The field of ovarian cancer research is undergoing a profound transformation, driven by significant advancements in personalized medicine and innovative immunotherapies. As sponsors increasingly target unmet needs with sophisticated treatment modalities, the complexity of conducting large-scale, global clinical studies is escalating. This pivotal era demands a strategic approach to research, emphasizing global collaboration, robust biomarker logistics, and a deep understanding of diverse healthcare landscapes.
Each year, the specter of ovarian cancer continues to affect tens of thousands of women in the United States alone. The American Cancer Society estimates that over 21,000 women will receive a new diagnosis annually, with a tragic toll of more than 12,450 lives lost to the disease. The established first-line treatment protocol typically involves cytoreductive surgery, often a complete hysterectomy, followed by platinum-based chemotherapy. However, a significant challenge persists: the majority of patients are diagnosed at advanced stages, leading to a high incidence of platinum resistance and recurrent disease.

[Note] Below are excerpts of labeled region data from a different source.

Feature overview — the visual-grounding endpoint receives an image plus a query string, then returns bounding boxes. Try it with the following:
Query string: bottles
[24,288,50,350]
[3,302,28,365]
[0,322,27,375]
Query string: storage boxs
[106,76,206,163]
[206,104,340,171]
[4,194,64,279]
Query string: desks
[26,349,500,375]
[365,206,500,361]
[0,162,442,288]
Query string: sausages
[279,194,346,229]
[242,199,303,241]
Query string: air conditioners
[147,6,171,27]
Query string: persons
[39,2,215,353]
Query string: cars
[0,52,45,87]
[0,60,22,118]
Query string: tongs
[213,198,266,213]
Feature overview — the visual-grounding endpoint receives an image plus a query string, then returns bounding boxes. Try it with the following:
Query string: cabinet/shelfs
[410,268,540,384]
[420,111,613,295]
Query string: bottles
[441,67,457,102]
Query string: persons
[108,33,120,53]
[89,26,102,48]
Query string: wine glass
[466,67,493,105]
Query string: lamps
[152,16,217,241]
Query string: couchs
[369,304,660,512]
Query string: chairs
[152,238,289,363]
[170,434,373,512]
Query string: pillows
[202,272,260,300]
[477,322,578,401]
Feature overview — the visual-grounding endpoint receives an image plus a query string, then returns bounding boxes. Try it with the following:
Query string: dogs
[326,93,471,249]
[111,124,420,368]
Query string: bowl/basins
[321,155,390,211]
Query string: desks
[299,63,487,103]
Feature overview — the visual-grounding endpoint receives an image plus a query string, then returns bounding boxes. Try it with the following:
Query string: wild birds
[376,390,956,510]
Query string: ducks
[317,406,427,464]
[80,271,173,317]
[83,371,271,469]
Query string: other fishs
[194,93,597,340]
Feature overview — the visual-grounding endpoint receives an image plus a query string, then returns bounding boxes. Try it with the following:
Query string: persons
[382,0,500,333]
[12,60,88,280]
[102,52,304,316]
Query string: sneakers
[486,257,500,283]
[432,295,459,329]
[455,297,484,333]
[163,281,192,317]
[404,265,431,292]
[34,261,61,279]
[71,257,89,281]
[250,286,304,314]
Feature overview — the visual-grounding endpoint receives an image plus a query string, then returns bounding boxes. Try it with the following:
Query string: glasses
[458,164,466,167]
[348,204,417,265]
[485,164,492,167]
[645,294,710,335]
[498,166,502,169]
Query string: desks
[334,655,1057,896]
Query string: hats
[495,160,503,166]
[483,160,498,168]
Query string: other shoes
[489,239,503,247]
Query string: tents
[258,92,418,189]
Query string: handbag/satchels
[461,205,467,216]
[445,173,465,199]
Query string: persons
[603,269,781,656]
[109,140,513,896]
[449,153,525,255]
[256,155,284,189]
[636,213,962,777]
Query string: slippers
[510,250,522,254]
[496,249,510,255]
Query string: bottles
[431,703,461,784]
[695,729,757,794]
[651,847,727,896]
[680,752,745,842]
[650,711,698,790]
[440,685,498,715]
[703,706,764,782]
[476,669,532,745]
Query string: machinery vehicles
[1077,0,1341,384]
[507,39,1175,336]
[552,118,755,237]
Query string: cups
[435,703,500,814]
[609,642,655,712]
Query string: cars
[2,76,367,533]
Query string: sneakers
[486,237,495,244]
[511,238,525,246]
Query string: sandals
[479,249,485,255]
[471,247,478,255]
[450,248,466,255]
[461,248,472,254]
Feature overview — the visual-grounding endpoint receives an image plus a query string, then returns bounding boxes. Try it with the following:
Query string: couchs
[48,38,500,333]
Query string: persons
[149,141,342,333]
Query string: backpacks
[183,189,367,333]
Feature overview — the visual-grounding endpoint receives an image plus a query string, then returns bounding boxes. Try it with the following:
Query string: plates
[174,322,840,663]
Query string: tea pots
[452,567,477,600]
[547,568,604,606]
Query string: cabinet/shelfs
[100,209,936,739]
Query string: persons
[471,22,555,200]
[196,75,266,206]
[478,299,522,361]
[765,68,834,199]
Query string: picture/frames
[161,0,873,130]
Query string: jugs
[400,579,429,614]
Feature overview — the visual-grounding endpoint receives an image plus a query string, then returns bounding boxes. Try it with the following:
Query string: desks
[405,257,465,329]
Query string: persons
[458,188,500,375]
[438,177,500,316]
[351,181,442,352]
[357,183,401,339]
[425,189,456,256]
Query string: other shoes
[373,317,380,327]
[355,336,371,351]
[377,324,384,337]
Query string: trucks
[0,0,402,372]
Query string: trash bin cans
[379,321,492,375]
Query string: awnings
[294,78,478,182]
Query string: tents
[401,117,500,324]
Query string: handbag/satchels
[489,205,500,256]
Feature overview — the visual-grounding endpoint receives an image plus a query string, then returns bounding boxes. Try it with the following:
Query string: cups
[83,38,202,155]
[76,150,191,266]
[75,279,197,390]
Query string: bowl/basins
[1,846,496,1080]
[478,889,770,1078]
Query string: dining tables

The therapeutic options for these patients remain limited, underscoring the urgent need for novel treatment strategies.
Developments and Opportunities in 2026: A Shifting Paradigm
Dr. Edward Dow, MD, a distinguished medical oncologist based in Boston and Global Lead for Solid Tumor Research in Caidya’s oncology and hematology department, observes that the ovarian cancer landscape has witnessed notable progress. Recent FDA approvals have offered new avenues for patients with platinum-resistant ovarian cancer, including pembrolizumab in combination with paclitaxel for PD-L1-positive individuals, and relacorilant in conjunction with nab-paclitaxel. While these approvals represent positive steps forward, Dr. Dow characterizes them as incremental rather than transformative.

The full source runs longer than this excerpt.